Cellular energy metabolism plays a crucial role in inflammatory, hypoxic and angiogenic microenvironments by supporting malignant progression in a range of disease entities. Pre-neoplastic and neoplastic tissue must use a diverse range of molecular components to alter their metabolism to adapt to fluctuating oxidative, hypoxic and metabolic stresses. This involves exploiting various molecular elements such as HIF1α, AMPK or p53 that have the potential to function rapidly to acute onsets of stress. It is evident from ongoing research, however, that tumour cells can survive these stresses by adjusting their metabolism through a range of alternative pathways and novel mediators such as NFκB, VEGF and mTOR. Substantiating the reciprocal relationship between energy metabolism in inflammatory and hypoxic diseases is evident in RA and circadian rhythms. In addition, it is clear that the inflammatory microenvironment of the gastrointestinal tract presents clear indication of this mutual association.

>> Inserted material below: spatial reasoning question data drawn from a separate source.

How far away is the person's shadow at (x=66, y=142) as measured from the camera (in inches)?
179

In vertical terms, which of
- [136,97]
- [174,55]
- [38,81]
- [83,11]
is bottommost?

Therefore, understanding the underlying mechanisms that permit premalignant cells to transform, survive, thrive and subsequently adapt in response to a range of metabolic-based therapies will aid considerably in the development of effective and specific multi-targeted therapies.

 

ACKNOWLEDGEMENTS

 

The authors would kindly wish to acknowledge funding from Science Foundation Ireland (SFI 11/RFP.1/CAN/3137).

 

CONFLICTS OF INTEREST

 

The authors declare no conflicts of interest.